I tried to adjuest the following configurations but it didn't work.

"cluster.routing.allocation.node_concurrent_recoveries": 50
"indices.recovery.max_bytes_per_sec" : "1000mb"

No matter how I changed the settings, the recovery didn't speed up.

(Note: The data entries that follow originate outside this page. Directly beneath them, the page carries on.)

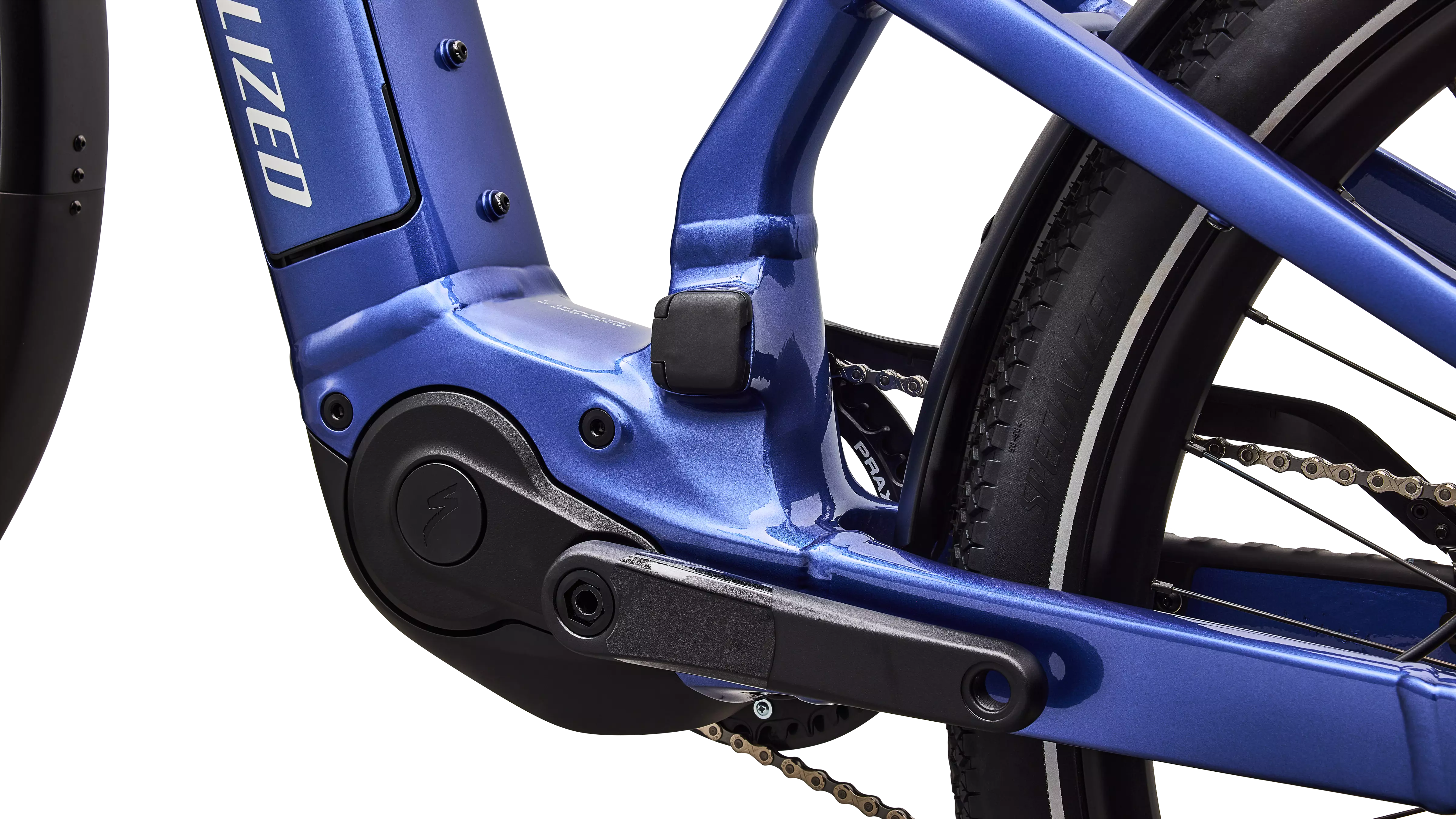 Specialized Vado 3 4.0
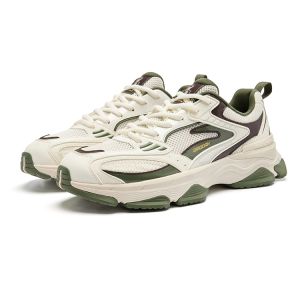Man's Casual Shoes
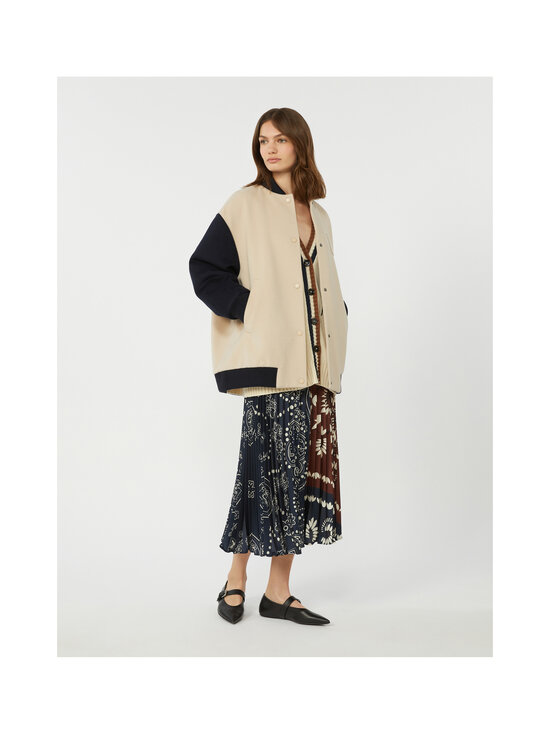 Max Mara Weekend - WkdMilord-hame - 001 TOBACCO | Stockmann - photo 4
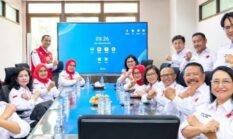 RPA Indonesia Surati Sejumlah Lembaga Negara, Desak KPK Usut Dugaan Suap dan Mafia Tanah Summarecon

elasticsearch version 7.16, The cold node hardware information:

cpu: 64 core 
memory: 180GB 
storage: Raid0(7.3TB HDD * 10 )
network: 10GB*2

I am quite sure the host load is very low.

Any ideas? Thank you.

I saw a similar issue, Elasticsearch 6.3.0 shard recovery is slow, Setting transport.tcp.compress to false fixed the issue

I suspect this is the problem: HDDs are just not very fast. They're particularly bad at concurrent IO so node_concurrent_recoveries: 50 is going to make things a whole lot worse.

1 Like

Thank you for your quick relay.

I updated the settings

"cluster.routing.allocation.node_concurrent_recoveries": 2
"indices.recovery.max_bytes_per_sec" : "1000mb"

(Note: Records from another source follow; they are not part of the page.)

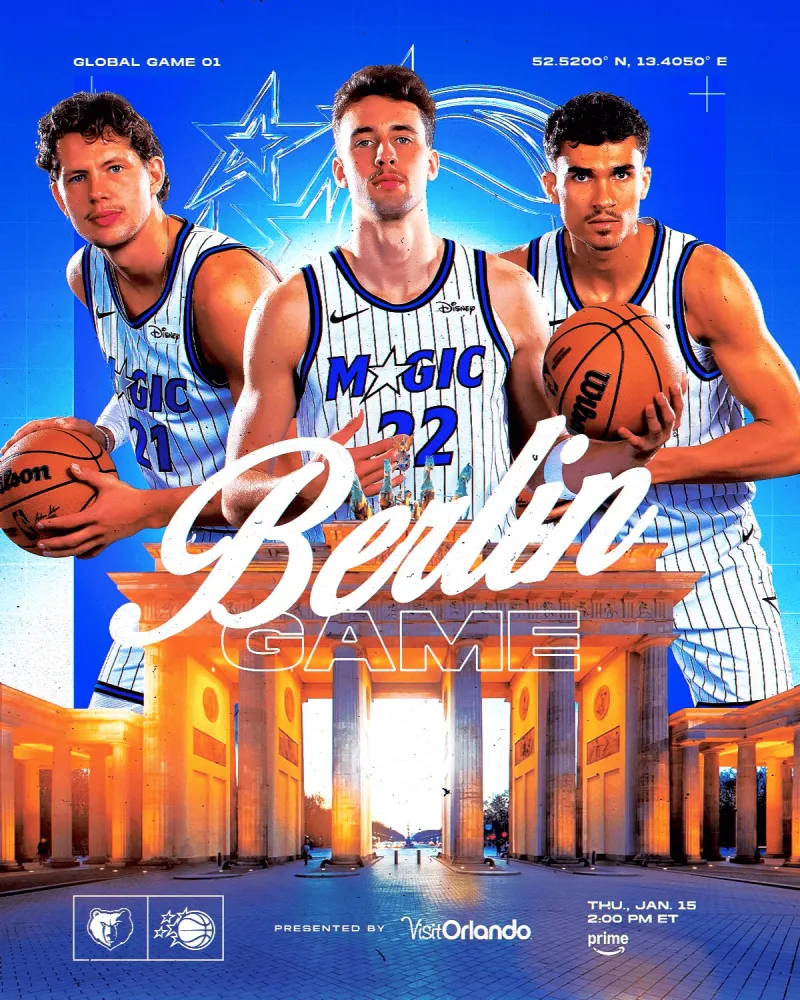NBA明天为何会在柏林举办常规赛?一文带你了解NBA全球化战略-NBA专区-虎扑社区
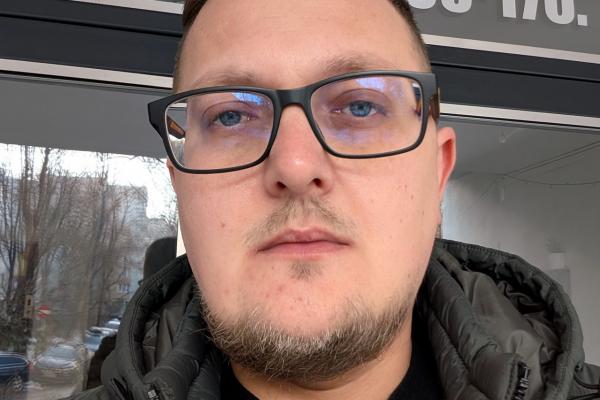 Google Pixel 10a - Mostre selfie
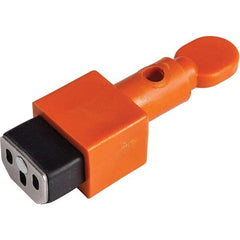 Brady - Plug Lockout - Apex Tool & Supply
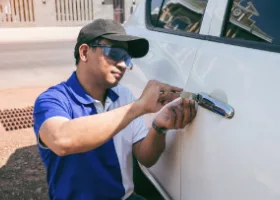 Car Locksmith in Corte Madera, CA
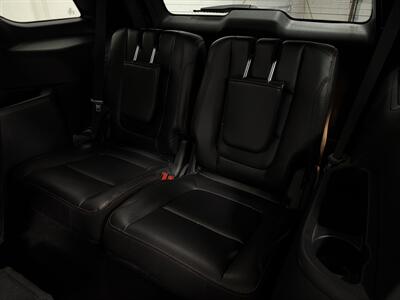2019 Ford Explorer Sport   - Photo 29 - West Bountiful, UT 84087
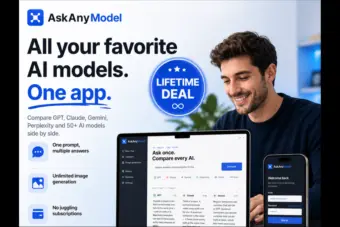 This Lifetime AI Subscription Could Replace Your Entire Software Stack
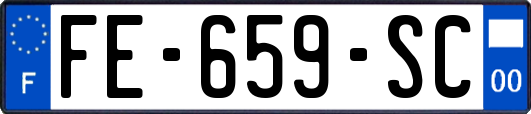 FE-659-SC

but shard recovery was still slow.

{ - 
  "id": 0,
  "type": "PEER",
  "stage": "INDEX",
  "primary": true,
  "start_time": "2023-12-27T04:56:29.122Z",
  "start_time_in_millis": 1703652989122,
  "total_time": "37.6m",
  "total_time_in_millis": 2258017,
  "source": { - 
    "id": "Tlqnxqj4T9ey359n2jt4Bw",
    "host": "13.50.32.23",
    "transport_address": "13.50.32.23:9300",
    "ip": "13.50.32.23",
    "name": "node-1"
  },
  "target": { - 
    "id": "ixxUhwHFSqKjcVm_QkprxA",
    "host": "13.50.32.24",
    "transport_address": "13.50.32.24:9301",
    "ip": "13.50.32.24",
    "name": "node-2-cold"
  },
  "index": { - 
    "size": { - 
      "total": "51gb",
      "total_in_bytes": 54843923353,
      "reused": "0b",
      "reused_in_bytes": 0,
      "recovered": "50.4gb",
      "recovered_in_bytes": 54123145777,
      "recovered_from_snapshot": "0b",
      "recovered_from_snapshot_in_bytes": 0,
      "percent": "98.7%"
    },
    "files": { - 
      "total": 208,
      "reused": 0,
      "recovered": 207,
      "percent": "99.5%"
    },
    "total_time": "37.6m",
    "total_time_in_millis": 2257942,
    "source_throttle_time": "201.6ms",
    "source_throttle_time_in_millis": 201,
    "target_throttle_time": "1s",
    "target_throttle_time_in_millis": 1043
  },
  "translog": { - 
    "recovered": 0,
    "total": 0,
    "percent": "100.0%",
    "total_on_start": 0,
    "total_time": "0s",
    "total_time_in_millis": 0
  },
  "verify_index": { - 
    "check_index_time": "0s",
    "check_index_time_in_millis": 0,
    "total_time": "0s",
    "total_time_in_millis": 0
  }
}

recoverying of the shard of 50GB cost 37.6mins

What does await and disk utilisation look like on the cold nodes while recovery is ongoing?

snapshot of outputs of iostat when busiest, almost idle other times

sdk to sdj are hdd disks
md1 is raid0 of thest hdd disks.

hi,
I had found the root cause.

The bandwidth of transport network between nodes is 1GB, it reaches the bandwidth limit.

Sorry to interrupt.

20TiB in 4 days is just 60MiB/s.

This topic was automatically closed 28 days after the last reply. New replies are no longer allowed.